Supplied information:
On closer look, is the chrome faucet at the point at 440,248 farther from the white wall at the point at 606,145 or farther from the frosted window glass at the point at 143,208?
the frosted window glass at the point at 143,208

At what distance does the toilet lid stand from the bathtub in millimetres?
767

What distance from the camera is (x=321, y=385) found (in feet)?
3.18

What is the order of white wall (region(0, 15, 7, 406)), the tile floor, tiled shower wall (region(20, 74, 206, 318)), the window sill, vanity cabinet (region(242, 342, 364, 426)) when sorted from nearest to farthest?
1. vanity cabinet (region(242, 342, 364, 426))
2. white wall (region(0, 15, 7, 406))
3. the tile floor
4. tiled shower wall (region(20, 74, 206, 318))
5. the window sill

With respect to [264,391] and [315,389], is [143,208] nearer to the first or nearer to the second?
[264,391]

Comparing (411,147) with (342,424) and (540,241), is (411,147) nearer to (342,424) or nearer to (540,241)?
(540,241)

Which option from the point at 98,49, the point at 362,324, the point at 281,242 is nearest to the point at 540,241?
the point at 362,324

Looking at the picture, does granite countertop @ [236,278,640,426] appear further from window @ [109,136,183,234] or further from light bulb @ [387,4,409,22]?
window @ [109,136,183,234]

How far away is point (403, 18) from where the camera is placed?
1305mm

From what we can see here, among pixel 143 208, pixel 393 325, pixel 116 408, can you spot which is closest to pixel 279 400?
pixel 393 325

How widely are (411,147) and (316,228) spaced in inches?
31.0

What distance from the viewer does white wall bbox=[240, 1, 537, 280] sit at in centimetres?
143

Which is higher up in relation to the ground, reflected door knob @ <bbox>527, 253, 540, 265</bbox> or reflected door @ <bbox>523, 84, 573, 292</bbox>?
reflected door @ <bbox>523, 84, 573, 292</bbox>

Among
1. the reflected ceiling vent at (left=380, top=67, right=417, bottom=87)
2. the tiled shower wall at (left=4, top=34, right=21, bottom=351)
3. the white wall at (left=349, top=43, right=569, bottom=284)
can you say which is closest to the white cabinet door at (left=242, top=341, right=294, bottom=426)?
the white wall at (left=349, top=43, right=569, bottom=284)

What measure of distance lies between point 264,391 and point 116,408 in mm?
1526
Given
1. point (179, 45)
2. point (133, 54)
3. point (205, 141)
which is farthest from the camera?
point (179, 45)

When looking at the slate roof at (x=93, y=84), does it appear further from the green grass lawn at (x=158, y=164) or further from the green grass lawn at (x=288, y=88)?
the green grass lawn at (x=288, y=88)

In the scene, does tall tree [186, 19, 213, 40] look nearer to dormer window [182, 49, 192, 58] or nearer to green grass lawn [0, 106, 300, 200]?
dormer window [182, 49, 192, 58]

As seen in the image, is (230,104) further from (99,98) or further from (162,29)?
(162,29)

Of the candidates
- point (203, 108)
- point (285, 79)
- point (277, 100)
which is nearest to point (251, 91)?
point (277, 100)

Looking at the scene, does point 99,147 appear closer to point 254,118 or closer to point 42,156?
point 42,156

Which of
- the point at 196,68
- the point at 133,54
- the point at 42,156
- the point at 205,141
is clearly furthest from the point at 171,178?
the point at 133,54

Request: Emit the full listing verbatim.

Exercise solution:
On closer look, is the chrome faucet at the point at 440,248 farther from the white wall at the point at 606,145 or farther from the frosted window glass at the point at 143,208?
the frosted window glass at the point at 143,208

At what distance does the toilet lid stand from the bathtub in millimetres?
767

What distance from the camera is (x=321, y=385) found (in feet)?
3.18

What is the order of white wall (region(0, 15, 7, 406)), the tile floor, tiled shower wall (region(20, 74, 206, 318)), the window sill, vanity cabinet (region(242, 342, 364, 426)) when sorted from nearest to farthest?
1. vanity cabinet (region(242, 342, 364, 426))
2. white wall (region(0, 15, 7, 406))
3. the tile floor
4. tiled shower wall (region(20, 74, 206, 318))
5. the window sill

With respect to [264,391] and [315,389], is [143,208] nearer to the first or nearer to the second?
[264,391]

Comparing (411,147) with (342,424) and (540,241), is (411,147) nearer to (342,424) or nearer to (540,241)?
(540,241)

Which option from the point at 98,49, the point at 362,324, the point at 281,242 is nearest to the point at 540,241?
the point at 362,324

Looking at the picture, does granite countertop @ [236,278,640,426] appear further from window @ [109,136,183,234] or further from light bulb @ [387,4,409,22]?
window @ [109,136,183,234]

How far away is point (403, 18) from where the camera is placed?
1305mm

From what we can see here, among pixel 143 208, pixel 393 325, pixel 116 408, can you spot which is closest to pixel 279 400?
pixel 393 325

How widely are (411,147) and (316,228) spaced in inches?
31.0

What distance from the viewer does white wall bbox=[240, 1, 537, 280] sit at in centimetres?
143

Which is higher up in relation to the ground, reflected door knob @ <bbox>527, 253, 540, 265</bbox> or reflected door @ <bbox>523, 84, 573, 292</bbox>?
reflected door @ <bbox>523, 84, 573, 292</bbox>

Among
1. the reflected ceiling vent at (left=380, top=67, right=417, bottom=87)
2. the tiled shower wall at (left=4, top=34, right=21, bottom=351)
3. the white wall at (left=349, top=43, right=569, bottom=284)
can you say which is closest to the white cabinet door at (left=242, top=341, right=294, bottom=426)?
the white wall at (left=349, top=43, right=569, bottom=284)

What measure of distance lies between point 264,391 and point 116,408 in mm?
1526
Given
1. point (179, 45)
2. point (133, 54)
3. point (205, 141)
which is farthest from the camera?
point (179, 45)

When looking at the slate roof at (x=93, y=84), does it appear further from the green grass lawn at (x=158, y=164) or further from the green grass lawn at (x=288, y=88)?
the green grass lawn at (x=288, y=88)

In the scene, does tall tree [186, 19, 213, 40] look nearer to dormer window [182, 49, 192, 58] or nearer to green grass lawn [0, 106, 300, 200]?
dormer window [182, 49, 192, 58]

As seen in the image, is (230,104) further from (99,98) or further from (162,29)?
(162,29)

Of the candidates
- point (203, 108)
- point (285, 79)
- point (277, 100)
which is nearest to point (251, 91)?
point (277, 100)

Looking at the scene, does point 99,147 appear closer to point 254,118 or closer to point 42,156?
point 42,156

Which of
- the point at 196,68
- the point at 133,54
- the point at 42,156
- the point at 205,141
is clearly furthest from the point at 171,178?
the point at 133,54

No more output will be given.